Bolan changed the subject, asking, “So, they had no trouble with the Semtex?”
Brognola came back to Earth and answered, “None. Sanea dropped the detonator when he did his face-plant. The responding officers were smart enough to let it be until the techs showed up and told them what it was. From there, they didn’t have much trouble tracking down the van.”
“With fifty pounds of Semtex,” Bolan said.
The big Fed nodded. “Plenty to remodel the Kempinski, if it wasn’t flattened like a pancake.”
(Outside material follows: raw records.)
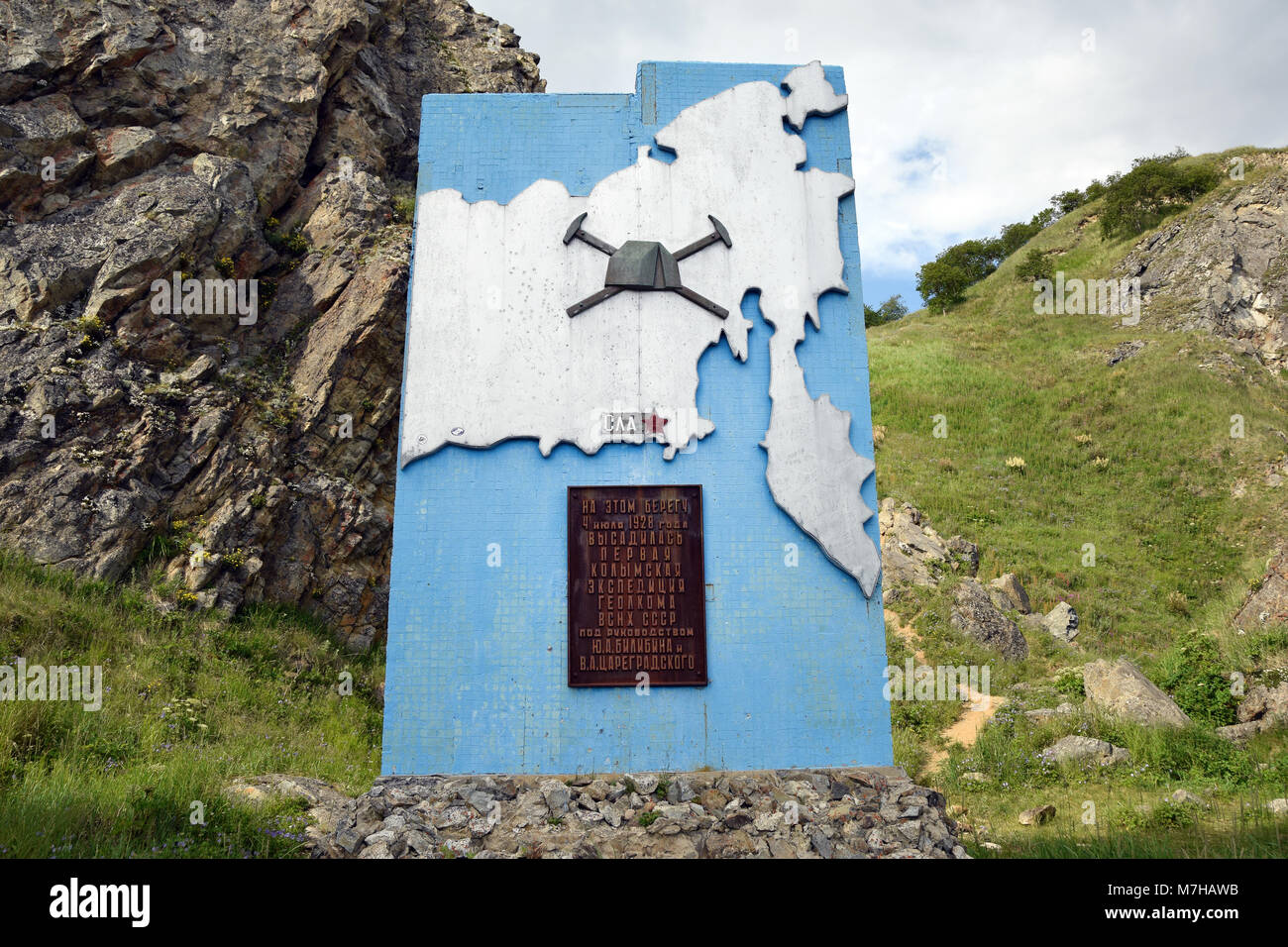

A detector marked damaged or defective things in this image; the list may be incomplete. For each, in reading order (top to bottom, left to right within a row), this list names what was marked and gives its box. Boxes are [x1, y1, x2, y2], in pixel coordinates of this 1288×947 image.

rusted metal plaque frame [569, 484, 710, 684]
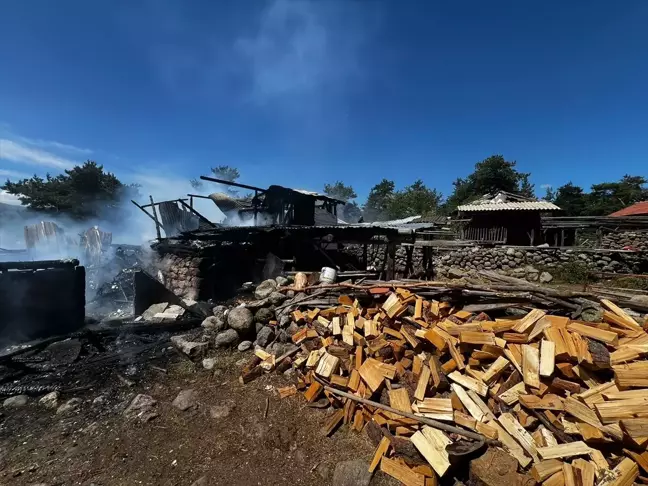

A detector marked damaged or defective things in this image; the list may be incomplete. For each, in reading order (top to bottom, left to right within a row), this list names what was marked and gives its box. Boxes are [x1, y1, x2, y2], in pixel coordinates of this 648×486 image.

burned wooden house [456, 193, 560, 247]
dark burned wall [0, 264, 85, 344]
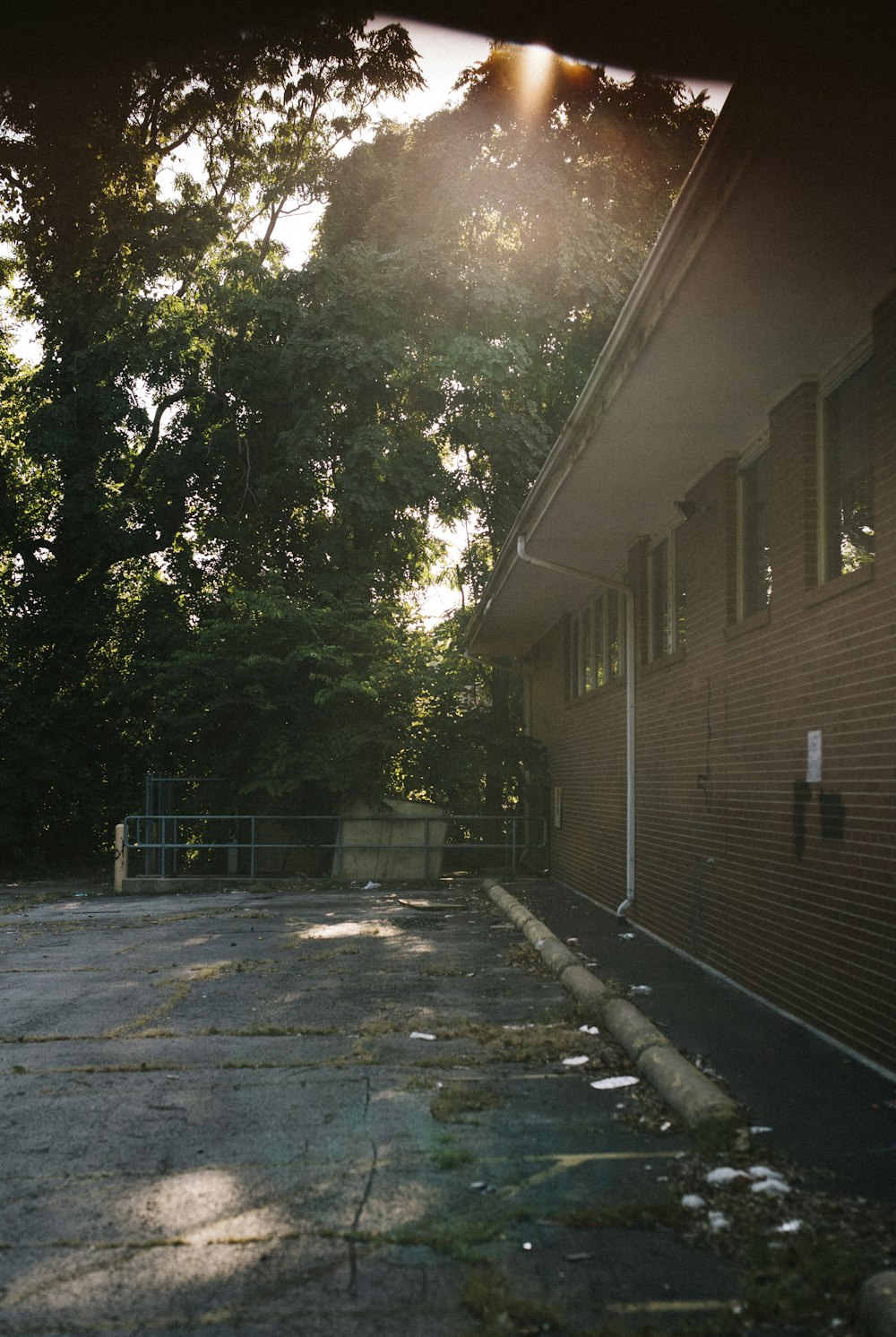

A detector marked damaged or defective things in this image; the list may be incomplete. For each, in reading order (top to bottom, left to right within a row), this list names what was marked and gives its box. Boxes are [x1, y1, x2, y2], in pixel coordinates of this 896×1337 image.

cracked concrete pavement [0, 882, 764, 1332]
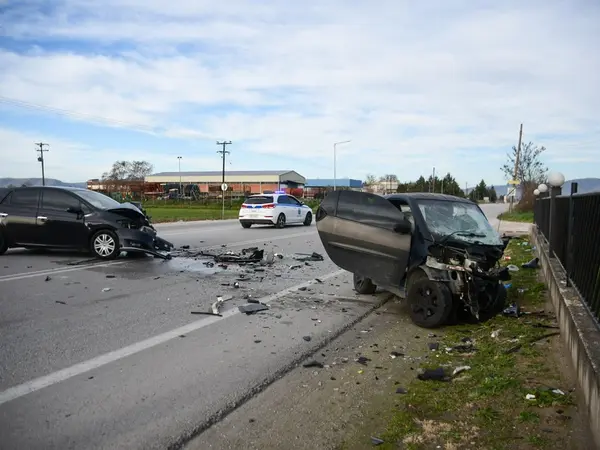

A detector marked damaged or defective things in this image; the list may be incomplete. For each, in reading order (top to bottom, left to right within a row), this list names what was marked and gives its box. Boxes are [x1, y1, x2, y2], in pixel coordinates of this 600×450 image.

wrecked dark car [0, 185, 173, 258]
damaged black sedan [0, 185, 173, 258]
wrecked car exposed engine [0, 185, 173, 258]
wrecked car tire [90, 229, 119, 260]
wrecked car broken wheel [90, 232, 119, 260]
sedan front bumper damage [116, 229, 175, 260]
wrecked car rear door [314, 190, 412, 288]
wrecked car side window [336, 191, 406, 230]
wrecked dark car [316, 190, 508, 326]
damaged black sedan [316, 190, 508, 326]
wrecked car exposed engine [316, 192, 508, 328]
wrecked car tire [352, 274, 376, 296]
wrecked car broken wheel [352, 274, 376, 296]
wrecked car broken wheel [408, 278, 454, 326]
wrecked car tire [408, 278, 454, 326]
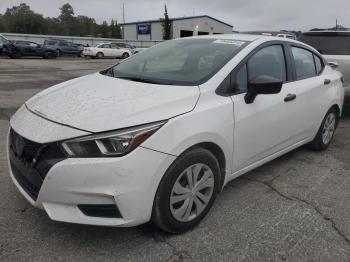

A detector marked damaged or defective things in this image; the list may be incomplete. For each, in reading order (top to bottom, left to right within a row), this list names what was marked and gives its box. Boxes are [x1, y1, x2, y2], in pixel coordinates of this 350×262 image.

Bolan didn’t like to think about the hundreds, maybe thousands, of employees, guests and visitors who might have been annihilated in the time it took for shock waves to drive upward through eight floors, collapsing concrete walls on every side. Rescuers would have been extracting bodies or their remnants from the wreckage for a week or more.
“And God’s Hammer?” he inquired.
“Kaput,” Brognola answered. “If they’ve got any members outstanding, no one’s been able to identify them so far.”
“So, a clean sweep, then,” Barbara Price said. She had been sitting on the sidelines, watching Brognola and Bolan spar over the White House issue. “We ought to get some time off, don’t you think?”